(Extrait)

______________________________

Comment négocier avec un cybercriminel? Si un ‘non’ est en général la réponse, toute règle connaît ses exceptions. Pour envisager la meilleure approche, nous avons rencontré plusieurs négociateurs.

Les rançongiciels sont, depuis des années déjà, l’un des défis majeurs dans la sécurité à l’échelle mondiale. Ils peuvent rapporter beaucoup d’argent aux criminels, tandis que tant des PME que des hôpitaux ou de grandes entreprises peuvent en être la victime. D’autant que le modèle ‘commercial’ se professionnalise, impliquant notamment des infrastructures SaaS et un helpdesk offrant un service de meilleure qualité que celui de bon nombre de fournisseurs d’énergie belges.

C’est ce helpdesk avec lequel vous serez confronté si vous deviez être une victime. Car même si vous avez l’intention de payer la rançon, ce n’est pas une mauvaise idée que de le contacter, estime Steven De Munter, expert en cybersécurité chez Orange Cyberdefense qui a travaillé précédemment à la Police judiciaire. «En général, il faut se donner du temps lorsque l’on négocie avec des criminels, afin que vos équipes puissent investiguer la situation. Nier tout en bloc risque en général de les braquer.»

Premiers secours

À l’attention de ceux qui n’ont jamais été confrontés à un rançongiciel, voici la marche à suivre. Les messages relatifs au rançongiciel qui vous est envoyé contiennent une demande de rançon. Celle-ci renferme en général un lien vers le fameux ‘dark web’, un site accessible avec un navigateur Tor et donc difficilement traçable. En général, vous recevez également un code personnel (un numéro de client en somme) qui permet au collaborateur du helpdesk d’identifier le dossier en question. «Votre ‘compte de victime’ est associé à une campagne spécifique», précise Bjorn Svendsen qui travaillait pour Orange Cyberdefense Norvège lorsqu’il a été impliqué en 2021 dans ce type de négociations. «C’est un peu comme une conversation avec un centre d’appels qui essaie de vous aider. Dans une certaine campagne, ils voulaient la rançon en monero. Or nous avons des problèmes pour nous en procurer et nous avons demandé de payer en bitcoin. Ils ont accepté, mais avec un surcoût de 10%.»

______________________________

(Enregistrements fournis)
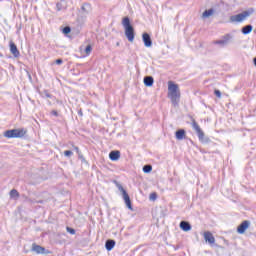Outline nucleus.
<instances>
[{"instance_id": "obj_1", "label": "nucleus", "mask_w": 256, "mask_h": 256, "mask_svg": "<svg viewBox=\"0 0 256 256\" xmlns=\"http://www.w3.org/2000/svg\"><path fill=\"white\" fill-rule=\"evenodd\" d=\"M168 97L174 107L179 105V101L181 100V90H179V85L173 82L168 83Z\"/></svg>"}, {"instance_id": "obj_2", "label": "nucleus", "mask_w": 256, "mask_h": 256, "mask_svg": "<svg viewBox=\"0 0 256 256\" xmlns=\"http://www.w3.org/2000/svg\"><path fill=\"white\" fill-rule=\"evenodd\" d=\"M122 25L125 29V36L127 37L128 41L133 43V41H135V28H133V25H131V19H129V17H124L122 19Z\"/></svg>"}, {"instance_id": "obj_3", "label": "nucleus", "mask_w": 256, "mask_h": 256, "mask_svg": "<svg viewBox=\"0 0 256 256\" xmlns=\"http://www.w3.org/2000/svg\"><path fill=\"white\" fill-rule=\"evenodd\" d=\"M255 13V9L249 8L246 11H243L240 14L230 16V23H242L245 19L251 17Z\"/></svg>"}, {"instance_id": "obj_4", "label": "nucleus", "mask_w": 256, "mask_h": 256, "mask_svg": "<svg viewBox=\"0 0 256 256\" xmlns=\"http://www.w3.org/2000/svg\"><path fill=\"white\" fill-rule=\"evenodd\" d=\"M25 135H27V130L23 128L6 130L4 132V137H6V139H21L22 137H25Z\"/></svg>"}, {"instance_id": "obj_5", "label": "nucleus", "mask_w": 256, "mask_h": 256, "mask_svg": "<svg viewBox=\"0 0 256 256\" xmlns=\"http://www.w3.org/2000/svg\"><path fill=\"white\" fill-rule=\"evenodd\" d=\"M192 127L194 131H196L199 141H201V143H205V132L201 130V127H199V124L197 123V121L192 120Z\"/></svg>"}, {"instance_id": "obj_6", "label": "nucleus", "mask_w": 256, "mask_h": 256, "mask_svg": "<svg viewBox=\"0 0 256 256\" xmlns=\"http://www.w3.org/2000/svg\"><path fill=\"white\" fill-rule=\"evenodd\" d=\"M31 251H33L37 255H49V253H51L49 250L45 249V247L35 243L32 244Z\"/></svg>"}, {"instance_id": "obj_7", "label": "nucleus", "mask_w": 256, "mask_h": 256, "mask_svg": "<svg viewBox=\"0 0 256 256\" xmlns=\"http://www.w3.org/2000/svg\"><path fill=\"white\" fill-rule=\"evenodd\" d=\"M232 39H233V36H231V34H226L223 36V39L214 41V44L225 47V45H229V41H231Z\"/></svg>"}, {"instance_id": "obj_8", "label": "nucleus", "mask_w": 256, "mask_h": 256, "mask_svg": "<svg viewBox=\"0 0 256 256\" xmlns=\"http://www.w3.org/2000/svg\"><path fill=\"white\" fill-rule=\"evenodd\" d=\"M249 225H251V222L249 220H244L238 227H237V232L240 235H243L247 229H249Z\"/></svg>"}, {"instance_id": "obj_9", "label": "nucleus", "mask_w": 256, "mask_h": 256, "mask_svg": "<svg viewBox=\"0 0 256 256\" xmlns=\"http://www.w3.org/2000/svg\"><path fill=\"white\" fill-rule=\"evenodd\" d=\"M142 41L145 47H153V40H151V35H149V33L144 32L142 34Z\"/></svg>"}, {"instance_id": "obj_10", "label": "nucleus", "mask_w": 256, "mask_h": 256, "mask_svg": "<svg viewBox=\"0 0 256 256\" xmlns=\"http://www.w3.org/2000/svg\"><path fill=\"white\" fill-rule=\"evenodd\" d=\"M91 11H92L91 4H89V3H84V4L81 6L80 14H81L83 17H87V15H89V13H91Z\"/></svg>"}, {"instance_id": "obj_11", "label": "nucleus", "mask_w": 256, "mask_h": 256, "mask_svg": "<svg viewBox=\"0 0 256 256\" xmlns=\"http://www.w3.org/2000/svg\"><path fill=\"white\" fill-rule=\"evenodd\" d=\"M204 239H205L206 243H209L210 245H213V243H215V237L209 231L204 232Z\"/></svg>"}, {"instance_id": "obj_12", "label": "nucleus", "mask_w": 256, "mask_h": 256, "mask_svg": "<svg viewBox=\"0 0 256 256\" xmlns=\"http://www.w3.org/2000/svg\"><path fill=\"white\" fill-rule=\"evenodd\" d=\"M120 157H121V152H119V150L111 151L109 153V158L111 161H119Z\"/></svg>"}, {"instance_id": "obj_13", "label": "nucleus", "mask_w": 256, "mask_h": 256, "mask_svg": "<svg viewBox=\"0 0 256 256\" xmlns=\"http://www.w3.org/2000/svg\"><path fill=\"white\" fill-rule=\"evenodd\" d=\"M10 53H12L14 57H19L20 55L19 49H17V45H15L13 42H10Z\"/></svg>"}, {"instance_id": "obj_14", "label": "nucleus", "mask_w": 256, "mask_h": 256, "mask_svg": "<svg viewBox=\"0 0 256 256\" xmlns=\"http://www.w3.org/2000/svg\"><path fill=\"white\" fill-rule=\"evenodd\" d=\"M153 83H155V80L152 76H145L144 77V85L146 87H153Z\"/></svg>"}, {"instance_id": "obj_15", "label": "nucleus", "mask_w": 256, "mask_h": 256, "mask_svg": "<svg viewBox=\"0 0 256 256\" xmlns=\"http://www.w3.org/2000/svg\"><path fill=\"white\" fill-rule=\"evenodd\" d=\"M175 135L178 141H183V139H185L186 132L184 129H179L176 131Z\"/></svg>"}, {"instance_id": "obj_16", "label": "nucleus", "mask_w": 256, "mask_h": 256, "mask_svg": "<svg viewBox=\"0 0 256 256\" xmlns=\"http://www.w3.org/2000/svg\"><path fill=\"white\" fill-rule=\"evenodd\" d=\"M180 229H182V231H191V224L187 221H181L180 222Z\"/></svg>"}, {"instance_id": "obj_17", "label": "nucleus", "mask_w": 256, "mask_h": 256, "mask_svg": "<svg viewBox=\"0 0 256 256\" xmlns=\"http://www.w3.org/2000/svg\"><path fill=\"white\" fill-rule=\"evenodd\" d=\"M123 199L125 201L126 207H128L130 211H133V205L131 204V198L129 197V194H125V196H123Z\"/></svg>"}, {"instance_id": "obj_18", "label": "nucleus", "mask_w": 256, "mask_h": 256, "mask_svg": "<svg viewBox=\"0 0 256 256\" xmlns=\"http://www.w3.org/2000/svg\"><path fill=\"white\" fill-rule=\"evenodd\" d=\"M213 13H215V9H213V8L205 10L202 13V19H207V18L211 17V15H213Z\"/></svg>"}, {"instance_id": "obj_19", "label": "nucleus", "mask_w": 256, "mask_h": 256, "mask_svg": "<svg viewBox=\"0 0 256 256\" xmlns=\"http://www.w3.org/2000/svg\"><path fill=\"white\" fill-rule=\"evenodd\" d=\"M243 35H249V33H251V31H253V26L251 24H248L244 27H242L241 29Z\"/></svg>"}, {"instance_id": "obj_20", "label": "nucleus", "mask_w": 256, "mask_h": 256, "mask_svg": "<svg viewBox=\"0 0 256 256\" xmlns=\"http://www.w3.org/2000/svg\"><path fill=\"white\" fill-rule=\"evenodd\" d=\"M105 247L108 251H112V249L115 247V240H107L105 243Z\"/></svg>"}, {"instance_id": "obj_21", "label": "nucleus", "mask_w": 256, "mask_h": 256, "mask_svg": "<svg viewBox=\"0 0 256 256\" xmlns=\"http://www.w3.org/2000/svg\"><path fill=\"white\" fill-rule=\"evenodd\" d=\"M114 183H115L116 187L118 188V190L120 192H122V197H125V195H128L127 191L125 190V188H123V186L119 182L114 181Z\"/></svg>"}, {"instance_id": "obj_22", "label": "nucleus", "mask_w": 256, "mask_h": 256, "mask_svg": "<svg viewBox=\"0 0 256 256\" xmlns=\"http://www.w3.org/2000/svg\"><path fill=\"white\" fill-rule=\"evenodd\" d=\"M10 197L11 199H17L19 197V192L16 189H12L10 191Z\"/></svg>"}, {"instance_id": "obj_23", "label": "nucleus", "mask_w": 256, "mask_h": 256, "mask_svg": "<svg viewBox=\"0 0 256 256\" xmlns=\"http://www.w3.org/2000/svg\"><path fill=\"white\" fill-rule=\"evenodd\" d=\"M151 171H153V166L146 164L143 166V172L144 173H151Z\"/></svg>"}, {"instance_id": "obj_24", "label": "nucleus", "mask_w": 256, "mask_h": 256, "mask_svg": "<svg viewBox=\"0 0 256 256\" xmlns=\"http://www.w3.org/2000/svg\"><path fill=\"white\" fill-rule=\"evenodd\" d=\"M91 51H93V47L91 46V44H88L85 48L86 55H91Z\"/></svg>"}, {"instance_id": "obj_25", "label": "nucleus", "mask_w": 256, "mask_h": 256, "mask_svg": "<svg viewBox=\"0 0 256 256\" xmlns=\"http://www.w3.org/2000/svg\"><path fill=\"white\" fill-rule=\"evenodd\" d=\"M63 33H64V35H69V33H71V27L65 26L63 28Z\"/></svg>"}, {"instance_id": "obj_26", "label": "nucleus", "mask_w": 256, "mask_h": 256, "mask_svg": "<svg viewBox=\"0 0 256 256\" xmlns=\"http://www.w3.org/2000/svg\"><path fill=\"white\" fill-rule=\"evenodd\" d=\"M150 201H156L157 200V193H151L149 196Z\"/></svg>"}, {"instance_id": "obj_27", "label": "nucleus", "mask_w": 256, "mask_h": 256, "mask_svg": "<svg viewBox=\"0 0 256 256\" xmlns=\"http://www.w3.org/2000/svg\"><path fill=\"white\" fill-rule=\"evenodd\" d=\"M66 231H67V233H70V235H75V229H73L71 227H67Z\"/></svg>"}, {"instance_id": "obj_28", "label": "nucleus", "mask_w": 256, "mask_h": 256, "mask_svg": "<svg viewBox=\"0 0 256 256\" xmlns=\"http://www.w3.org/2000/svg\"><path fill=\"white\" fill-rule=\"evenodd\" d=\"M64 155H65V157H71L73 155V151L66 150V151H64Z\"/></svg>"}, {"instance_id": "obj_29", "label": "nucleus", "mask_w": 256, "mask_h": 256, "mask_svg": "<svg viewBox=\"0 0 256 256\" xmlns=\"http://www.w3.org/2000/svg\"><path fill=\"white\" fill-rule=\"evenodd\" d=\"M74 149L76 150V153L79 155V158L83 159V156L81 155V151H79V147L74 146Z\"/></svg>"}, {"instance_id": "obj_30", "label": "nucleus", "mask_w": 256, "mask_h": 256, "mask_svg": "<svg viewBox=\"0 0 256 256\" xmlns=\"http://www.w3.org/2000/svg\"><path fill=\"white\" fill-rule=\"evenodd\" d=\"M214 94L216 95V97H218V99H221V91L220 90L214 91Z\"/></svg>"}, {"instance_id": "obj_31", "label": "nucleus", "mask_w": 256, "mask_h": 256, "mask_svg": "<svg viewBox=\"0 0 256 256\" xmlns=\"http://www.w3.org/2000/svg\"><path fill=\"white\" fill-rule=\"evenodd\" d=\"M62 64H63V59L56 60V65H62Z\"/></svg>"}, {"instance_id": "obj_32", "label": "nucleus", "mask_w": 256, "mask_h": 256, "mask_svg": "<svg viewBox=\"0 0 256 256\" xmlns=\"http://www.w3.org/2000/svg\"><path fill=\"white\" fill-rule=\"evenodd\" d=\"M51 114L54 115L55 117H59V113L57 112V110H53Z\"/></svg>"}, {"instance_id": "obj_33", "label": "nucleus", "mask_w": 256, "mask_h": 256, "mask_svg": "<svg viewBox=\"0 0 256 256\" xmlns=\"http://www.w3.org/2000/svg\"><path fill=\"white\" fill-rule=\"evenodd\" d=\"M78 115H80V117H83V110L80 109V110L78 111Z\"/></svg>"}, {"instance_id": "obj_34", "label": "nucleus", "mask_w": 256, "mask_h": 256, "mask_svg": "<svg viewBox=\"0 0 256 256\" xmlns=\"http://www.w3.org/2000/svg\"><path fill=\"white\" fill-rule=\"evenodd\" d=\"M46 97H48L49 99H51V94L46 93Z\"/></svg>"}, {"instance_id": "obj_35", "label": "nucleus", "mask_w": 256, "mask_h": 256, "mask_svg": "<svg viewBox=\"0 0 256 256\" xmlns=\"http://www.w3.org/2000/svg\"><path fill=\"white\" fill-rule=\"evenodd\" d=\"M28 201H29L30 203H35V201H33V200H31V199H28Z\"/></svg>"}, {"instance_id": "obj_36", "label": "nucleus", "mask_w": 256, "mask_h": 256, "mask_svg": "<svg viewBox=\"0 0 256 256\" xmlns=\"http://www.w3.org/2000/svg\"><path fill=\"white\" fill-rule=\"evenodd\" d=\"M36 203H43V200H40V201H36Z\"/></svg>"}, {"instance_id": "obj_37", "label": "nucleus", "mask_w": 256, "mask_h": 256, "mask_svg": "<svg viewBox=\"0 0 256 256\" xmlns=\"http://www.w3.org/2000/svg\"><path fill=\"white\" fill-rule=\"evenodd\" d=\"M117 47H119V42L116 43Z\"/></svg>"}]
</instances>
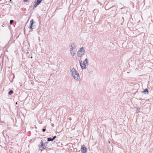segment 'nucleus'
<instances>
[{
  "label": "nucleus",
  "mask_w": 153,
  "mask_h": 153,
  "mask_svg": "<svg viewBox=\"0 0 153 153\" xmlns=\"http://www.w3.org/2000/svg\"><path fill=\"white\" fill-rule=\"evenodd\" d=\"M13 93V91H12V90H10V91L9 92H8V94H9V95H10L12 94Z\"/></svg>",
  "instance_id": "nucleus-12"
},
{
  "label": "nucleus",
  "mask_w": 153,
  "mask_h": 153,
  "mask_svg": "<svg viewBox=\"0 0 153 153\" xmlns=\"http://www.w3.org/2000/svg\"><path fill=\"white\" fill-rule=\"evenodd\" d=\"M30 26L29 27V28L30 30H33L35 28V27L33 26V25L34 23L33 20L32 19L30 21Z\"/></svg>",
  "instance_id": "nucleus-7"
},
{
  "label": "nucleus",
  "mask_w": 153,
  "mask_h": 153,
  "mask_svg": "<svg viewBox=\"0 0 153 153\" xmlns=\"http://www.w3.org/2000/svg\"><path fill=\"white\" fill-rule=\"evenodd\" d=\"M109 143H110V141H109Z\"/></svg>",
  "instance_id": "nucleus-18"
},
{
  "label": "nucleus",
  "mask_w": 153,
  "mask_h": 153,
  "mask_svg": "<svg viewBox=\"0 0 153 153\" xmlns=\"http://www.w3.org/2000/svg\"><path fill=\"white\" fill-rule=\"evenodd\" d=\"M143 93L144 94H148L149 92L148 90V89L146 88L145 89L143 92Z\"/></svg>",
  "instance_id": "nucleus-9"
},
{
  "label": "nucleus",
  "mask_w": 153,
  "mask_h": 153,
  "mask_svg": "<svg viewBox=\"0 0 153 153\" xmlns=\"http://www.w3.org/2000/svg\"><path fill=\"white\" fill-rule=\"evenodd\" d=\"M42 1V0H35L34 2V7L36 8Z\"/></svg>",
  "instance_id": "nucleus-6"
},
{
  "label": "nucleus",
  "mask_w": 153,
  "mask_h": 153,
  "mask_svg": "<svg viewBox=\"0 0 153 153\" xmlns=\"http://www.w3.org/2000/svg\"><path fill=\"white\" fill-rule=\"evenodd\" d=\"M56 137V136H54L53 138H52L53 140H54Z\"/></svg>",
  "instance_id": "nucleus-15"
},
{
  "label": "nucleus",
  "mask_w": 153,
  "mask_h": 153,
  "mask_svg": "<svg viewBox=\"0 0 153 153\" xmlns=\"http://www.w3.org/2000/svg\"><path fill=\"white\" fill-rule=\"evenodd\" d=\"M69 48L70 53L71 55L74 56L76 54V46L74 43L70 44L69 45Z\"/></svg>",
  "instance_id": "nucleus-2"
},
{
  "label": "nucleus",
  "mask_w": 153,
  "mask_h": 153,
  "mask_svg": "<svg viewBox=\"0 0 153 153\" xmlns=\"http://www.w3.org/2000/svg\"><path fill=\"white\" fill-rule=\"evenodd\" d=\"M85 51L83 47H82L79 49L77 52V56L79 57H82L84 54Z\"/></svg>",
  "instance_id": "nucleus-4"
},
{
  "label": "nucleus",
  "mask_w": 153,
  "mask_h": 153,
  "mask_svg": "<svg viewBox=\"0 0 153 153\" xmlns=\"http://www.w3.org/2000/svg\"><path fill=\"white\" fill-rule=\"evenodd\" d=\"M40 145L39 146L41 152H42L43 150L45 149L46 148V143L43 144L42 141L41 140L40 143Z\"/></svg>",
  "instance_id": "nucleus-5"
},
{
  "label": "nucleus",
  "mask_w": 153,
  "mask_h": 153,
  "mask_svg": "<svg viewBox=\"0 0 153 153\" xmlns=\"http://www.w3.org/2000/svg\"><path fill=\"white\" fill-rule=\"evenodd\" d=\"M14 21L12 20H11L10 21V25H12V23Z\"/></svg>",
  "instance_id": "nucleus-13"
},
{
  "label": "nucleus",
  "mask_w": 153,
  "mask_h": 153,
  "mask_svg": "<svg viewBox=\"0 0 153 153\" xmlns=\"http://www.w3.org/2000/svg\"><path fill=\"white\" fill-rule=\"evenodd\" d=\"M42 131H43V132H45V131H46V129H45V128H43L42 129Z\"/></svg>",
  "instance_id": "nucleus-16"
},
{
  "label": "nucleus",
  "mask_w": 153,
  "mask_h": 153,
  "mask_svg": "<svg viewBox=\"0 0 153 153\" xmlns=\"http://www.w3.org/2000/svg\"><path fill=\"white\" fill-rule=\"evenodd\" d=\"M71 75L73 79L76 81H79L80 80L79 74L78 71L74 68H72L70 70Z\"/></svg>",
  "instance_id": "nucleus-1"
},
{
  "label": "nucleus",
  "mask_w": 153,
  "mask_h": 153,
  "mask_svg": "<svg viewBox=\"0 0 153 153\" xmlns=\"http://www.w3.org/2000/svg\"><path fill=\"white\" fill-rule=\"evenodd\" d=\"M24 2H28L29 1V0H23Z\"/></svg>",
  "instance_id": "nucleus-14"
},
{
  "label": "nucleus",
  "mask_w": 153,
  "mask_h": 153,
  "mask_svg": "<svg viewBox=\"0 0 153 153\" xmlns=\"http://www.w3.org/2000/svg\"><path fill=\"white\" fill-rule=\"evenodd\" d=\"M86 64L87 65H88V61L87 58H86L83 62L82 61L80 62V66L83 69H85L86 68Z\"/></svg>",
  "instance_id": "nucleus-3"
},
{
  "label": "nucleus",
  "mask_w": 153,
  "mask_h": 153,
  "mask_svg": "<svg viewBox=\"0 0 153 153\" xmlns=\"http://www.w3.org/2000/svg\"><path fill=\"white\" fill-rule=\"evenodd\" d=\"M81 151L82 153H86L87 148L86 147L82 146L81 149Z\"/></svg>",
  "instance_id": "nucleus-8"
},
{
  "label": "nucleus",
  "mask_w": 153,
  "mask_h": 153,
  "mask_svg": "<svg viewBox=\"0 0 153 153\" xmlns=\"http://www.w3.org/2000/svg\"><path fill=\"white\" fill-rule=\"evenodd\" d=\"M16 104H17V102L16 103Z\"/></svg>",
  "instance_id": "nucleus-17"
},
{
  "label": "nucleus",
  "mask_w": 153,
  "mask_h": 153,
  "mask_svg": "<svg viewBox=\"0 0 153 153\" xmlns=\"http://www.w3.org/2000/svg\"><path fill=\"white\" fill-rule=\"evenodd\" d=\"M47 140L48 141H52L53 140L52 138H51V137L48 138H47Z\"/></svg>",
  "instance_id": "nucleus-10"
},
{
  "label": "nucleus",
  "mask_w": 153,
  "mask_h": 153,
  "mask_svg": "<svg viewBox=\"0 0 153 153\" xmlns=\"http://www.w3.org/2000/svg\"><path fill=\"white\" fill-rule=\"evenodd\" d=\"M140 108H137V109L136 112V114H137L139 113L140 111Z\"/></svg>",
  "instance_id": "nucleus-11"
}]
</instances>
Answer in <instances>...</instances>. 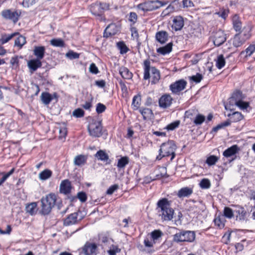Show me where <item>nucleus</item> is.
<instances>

______________________________

(Objectifs)
1/ Quels types de victimes des rançongiciels l'extrait sur les rançongiciels cite-t-il ? Donnez-les tous.
2/ Poursuivez l'extrait sur les rançongiciels à partir de sa dernière phrase.
Les enregistrements proviennent d'une autre source que l'extrait.

(Réponses)
1/ Les PME, les hôpitaux et les grandes entreprises.

2/
Steven De Munter, Orange Cyberdefense

Dans ce cas précis, les criminels étaient non seulement serviables parce qu’il y avait de l’argent en jeu, mais aussi pour soigner leur ‘image’. «Ils voulaient qu’on sache que si vous versiez la rançon, ils mettaient en œuvre les outils nécessaires», explique Svendsen. Mais d’ajouter d’emblée que la situation a désormais évolué. C’est ainsi qu’après l’invasion de l’Ukraine par la Russie, des groupes tels que Conti, avec lesquels il négociait, se sont disloqués ou se sont reformés. Aujourd’hui, les bandes criminelles encore actives essaient de rester le plus anonyme possible pour pouvoir continuer à toucher les rançons. «De nombreux pays ont à présent édicté des règles rendant illégal tout commerce avec des organisations russes», précise Svendsen.

Rien de personnel

Svendsen fut, un peu ad hoc, impliqué comme négociateur de par son rôle au sein de la société de sécurité, mais se limita à cette seule négociation. D’autres, comme Geert Baudewijns, CEO de l’entreprise belge de sécurité Secutec, ont mené ces dernières années des centaines de négociations. «Chaque criminel est différent et une telle négociation peut aller dans tous les sens. Plus l’organisation est professionnelle, plus les discussions sont âpres. Et courtes également. Les criminels de rue me prennent souvent pour moins que rien et je fais de même», sourit-il.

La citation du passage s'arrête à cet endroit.